Why Do Termites Build Mud Tunnels?

Termites are highly susceptible to dehydration because they require moisture to survive. Therefore, they construct mud tunnels for shelter from dry air. Besides locking in moisture that enhances termite survival, mud tubes protect termites from predators and facilitate travel from nest to wood and back.

How Are Termite Tunnels Made?

Termite mud tubes are irregular in shape and made of wood matter, dirt, faeces, and saliva. You will see them inside or outside your house. Termites make and use tunnels to travel within wood or from soil to wood. Never disturb a termite tube unless you want to get attacked by soldier termites and possibly get bitten.

Types Of Termite Mud Tunnels

To answer the question of what do termite tunnels look like, here are the different types of termite tubes you will find around your property.

Different Types Of Termite Mud Tubes

1. Exploratory Tunnels

Exploratory tunnels are fragile and thin. You can easily spot them because they branch out in several directions. They are made of dirt, faeces, and saliva. A tunnel can go up to fifteen feet above the ground when built over metal or concrete. Usually empty, exploratory tunnels do not connect to wooden material. Since they are mostly uninhabited, they indicate that termites have relocated to other parts of your home searching for food.

2. Working Tunnels

Also referred to as utility tunnels, working tunnels are mainly used by termites to move from the nest to a source of food. These termite mud tunnels are loosely organised, with some lanes for food transportation and others for construction and repair works. They measure between a quarter an inch and an inch in diameter. Working tunnels are more long-lasting than exploratory tunnels. They also help termites travel longer distances along building foundations and basement walls.

3. Swarm Tubes

Termites build swarm tubes, also known as swarm castles, to accommodate swarmers as they leave the colony. Swarmers are usually delicate, requiring protection to keep them intact and fully functional when departing. Swarm tubes are, therefore, made explicitly to protect swarmers. These termite mud tubes can be larger than four feet wide. Before leaving the nest, swarmers gather in a location that is both smooth and free of debris. When the time to depart arrives, worker termites direct the swarmers to the protective swarm castles.

4. Drop Tubes

Drop tubes are the easiest tunnels to spot as they resemble stalagmites in caves. The tubes are built towards the ground, hanging from wood support. They make it easy for worker termites to acquire food by acting as expressways between food source (high point) and nesting place (low point). Termite drop tubes feature more wood fibres than working tunnels and exploratory tunnels. Anyway, they have the same brittleness and diameter as exploratory tunnels.

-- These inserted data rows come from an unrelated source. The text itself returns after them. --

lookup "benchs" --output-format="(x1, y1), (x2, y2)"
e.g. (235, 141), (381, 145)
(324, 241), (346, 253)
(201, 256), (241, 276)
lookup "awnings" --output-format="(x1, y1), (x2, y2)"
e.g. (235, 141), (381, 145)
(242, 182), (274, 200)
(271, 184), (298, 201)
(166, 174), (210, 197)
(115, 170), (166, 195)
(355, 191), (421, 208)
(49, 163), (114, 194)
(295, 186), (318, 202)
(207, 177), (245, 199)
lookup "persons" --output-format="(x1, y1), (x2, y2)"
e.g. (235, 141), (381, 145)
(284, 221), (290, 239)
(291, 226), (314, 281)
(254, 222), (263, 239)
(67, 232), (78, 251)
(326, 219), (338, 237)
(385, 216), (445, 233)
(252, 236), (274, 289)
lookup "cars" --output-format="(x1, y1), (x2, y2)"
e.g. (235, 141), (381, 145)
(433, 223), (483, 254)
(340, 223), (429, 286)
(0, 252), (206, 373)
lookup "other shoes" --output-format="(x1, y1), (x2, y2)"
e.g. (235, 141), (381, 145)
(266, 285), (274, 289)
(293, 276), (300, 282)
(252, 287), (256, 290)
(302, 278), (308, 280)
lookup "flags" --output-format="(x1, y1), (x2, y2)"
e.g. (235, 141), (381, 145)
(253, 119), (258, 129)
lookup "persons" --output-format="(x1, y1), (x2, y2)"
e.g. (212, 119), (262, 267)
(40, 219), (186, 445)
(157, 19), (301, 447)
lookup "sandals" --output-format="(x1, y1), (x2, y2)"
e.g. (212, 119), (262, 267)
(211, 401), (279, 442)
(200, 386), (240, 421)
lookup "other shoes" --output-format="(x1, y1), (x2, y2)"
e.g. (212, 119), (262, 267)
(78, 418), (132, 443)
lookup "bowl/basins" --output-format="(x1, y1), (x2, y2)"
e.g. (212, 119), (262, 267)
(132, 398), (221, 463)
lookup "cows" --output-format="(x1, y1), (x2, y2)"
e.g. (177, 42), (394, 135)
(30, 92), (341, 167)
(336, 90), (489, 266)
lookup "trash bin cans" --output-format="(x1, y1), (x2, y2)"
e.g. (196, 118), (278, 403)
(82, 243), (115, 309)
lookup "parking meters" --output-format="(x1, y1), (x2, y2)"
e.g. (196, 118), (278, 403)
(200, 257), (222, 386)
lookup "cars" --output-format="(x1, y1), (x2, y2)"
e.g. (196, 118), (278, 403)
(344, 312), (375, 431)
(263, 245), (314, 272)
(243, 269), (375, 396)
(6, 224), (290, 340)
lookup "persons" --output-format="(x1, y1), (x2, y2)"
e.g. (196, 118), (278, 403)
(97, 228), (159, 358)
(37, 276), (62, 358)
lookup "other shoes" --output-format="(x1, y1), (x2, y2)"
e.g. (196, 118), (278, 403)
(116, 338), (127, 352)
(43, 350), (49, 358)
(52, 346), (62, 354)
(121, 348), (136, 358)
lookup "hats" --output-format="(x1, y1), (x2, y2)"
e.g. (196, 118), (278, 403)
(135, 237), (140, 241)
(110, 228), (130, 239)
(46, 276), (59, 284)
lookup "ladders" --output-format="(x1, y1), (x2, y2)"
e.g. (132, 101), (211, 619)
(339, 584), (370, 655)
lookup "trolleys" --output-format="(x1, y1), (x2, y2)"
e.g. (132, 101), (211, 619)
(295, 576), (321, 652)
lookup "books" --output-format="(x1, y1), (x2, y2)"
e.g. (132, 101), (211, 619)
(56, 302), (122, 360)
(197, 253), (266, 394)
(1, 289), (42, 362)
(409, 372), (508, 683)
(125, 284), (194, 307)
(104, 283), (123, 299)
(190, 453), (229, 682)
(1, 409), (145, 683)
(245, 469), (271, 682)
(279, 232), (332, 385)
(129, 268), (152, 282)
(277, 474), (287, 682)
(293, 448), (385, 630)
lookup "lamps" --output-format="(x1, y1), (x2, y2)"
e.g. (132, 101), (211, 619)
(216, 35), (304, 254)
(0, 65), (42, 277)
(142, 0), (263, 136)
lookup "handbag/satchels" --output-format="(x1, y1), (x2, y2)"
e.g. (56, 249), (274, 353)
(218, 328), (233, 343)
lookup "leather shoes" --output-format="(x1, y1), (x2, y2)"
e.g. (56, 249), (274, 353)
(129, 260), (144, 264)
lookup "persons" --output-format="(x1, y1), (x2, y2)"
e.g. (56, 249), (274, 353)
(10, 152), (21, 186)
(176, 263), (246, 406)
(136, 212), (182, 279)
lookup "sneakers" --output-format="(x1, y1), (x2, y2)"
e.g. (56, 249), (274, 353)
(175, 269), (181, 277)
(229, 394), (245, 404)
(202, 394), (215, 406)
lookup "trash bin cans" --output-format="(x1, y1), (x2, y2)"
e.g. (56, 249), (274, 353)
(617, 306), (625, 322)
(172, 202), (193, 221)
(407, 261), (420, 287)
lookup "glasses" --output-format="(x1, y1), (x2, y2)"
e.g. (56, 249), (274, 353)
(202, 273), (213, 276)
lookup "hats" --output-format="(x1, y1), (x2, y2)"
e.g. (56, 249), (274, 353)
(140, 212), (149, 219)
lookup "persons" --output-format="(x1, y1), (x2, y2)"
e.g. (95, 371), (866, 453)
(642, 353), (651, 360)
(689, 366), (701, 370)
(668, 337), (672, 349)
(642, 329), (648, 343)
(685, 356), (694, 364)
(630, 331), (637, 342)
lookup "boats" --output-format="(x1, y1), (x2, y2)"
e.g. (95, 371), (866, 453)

What To Do When You Find Termite Tunnels

When you spot a termite mud tunnel, break a small part of it open using a gloved hand or pointed stick. If there are active termites inside the tunnel, they will reseal the opening. If no resealing happens, it indicates that the residents have relocated. Consider calling an expert pest control company or applying DIY techniques to eradicate the termites before they cause severe damage.